What the exercise asks
Return the listing exactly, please; no pictures.

Provided records
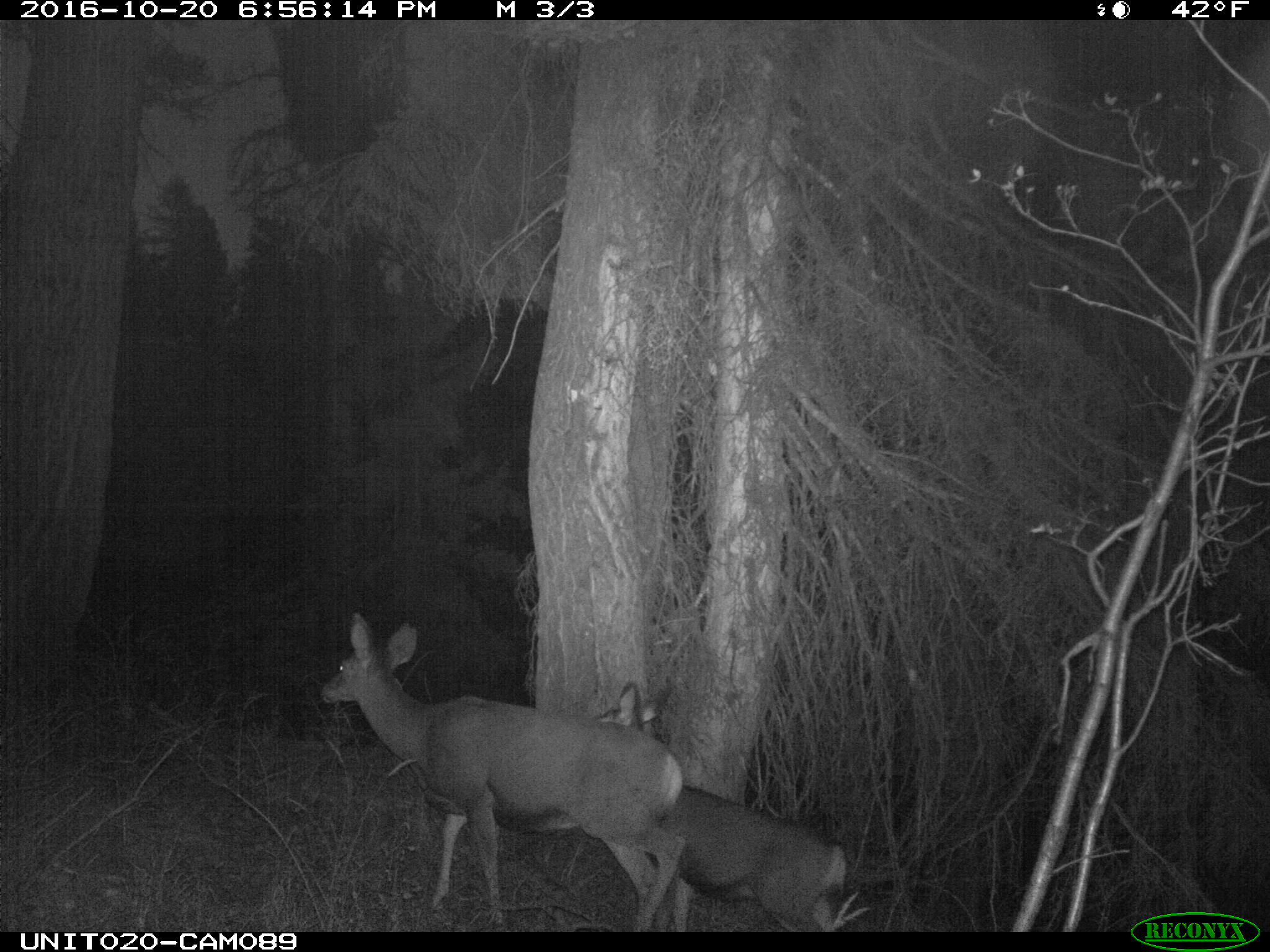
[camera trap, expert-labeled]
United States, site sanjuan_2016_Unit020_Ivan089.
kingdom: Animalia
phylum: Chordata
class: Mammalia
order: Artiodactyla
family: Cervidae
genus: Odocoileus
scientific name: Odocoileus hemionus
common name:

Solution
[camera trap, expert-labeled]
United States, site sanjuan_2016_Unit020_Ivan089.
kingdom: Animalia
phylum: Chordata
class: Mammalia
order: Artiodactyla
family: Cervidae
genus: Odocoileus
scientific name: Odocoileus hemionus
common name:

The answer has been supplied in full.